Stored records

____

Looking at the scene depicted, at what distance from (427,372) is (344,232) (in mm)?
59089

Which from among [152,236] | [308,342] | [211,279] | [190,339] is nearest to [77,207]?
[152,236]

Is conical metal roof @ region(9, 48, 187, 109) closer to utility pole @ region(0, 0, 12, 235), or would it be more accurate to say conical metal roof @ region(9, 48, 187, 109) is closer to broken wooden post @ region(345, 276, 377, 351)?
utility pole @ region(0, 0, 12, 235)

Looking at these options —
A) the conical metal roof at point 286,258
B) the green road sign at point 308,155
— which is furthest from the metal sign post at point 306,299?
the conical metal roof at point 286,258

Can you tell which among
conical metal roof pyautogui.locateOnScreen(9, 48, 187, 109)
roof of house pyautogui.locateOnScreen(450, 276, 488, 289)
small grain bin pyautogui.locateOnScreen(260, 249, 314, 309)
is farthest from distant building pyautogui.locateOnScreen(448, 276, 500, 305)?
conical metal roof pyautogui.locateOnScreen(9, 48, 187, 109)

____

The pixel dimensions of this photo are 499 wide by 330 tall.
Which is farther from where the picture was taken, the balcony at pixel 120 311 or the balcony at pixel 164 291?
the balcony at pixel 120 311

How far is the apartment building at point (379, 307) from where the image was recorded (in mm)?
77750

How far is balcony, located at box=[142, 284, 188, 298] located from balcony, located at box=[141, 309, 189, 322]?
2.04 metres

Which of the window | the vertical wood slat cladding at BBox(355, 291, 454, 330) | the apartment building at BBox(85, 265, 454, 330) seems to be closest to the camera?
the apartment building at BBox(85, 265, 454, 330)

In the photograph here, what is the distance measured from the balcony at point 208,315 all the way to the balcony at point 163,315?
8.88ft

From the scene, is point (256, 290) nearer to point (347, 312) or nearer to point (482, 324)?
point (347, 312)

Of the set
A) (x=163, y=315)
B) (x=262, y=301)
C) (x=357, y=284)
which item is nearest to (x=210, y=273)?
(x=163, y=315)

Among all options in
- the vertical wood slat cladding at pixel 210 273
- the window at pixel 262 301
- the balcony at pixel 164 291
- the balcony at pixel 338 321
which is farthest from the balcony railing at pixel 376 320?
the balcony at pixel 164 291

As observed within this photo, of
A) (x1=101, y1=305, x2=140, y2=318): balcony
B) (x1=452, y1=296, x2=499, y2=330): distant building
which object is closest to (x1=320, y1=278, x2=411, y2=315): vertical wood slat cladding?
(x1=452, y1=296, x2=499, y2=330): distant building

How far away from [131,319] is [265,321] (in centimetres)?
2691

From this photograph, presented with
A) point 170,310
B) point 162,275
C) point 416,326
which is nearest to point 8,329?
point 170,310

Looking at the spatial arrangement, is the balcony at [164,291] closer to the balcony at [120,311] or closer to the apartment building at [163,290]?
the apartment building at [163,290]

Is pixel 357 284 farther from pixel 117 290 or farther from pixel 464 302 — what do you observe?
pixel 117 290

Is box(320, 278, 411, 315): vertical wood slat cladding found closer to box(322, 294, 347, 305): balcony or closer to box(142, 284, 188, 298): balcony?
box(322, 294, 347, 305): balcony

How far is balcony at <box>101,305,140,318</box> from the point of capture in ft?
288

____

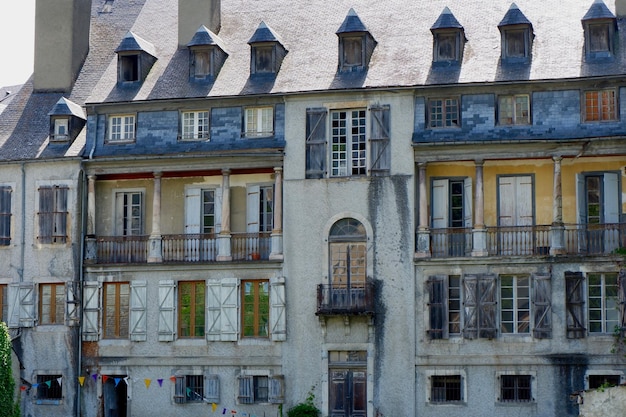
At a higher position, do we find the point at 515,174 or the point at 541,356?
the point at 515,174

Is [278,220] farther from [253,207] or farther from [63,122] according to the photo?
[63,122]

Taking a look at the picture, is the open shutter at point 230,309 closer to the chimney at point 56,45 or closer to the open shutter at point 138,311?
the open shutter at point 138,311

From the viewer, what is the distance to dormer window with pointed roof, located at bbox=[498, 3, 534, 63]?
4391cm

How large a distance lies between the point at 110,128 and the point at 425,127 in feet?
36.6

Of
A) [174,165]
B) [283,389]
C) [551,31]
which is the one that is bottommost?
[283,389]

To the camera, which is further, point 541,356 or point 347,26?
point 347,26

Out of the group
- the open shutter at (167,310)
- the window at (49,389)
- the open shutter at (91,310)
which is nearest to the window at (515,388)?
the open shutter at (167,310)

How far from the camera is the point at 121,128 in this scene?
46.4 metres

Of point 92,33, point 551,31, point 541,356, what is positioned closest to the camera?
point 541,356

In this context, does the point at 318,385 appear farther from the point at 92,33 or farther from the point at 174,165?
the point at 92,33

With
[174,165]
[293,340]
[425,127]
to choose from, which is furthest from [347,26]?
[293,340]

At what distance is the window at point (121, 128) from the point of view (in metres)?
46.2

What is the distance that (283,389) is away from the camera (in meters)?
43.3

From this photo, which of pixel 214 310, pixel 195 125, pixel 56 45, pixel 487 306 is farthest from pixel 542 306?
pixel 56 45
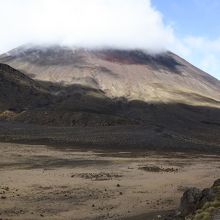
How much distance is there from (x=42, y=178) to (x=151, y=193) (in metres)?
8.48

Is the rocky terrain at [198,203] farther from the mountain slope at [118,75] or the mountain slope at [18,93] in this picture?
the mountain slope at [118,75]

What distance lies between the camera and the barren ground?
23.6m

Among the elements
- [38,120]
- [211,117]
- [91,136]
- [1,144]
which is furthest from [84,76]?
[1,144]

____

Short problem :: Count the lines in the rows above that contain the string "apartment", with case counting as significant, and reply with only that number.

Solution to the exercise :: 5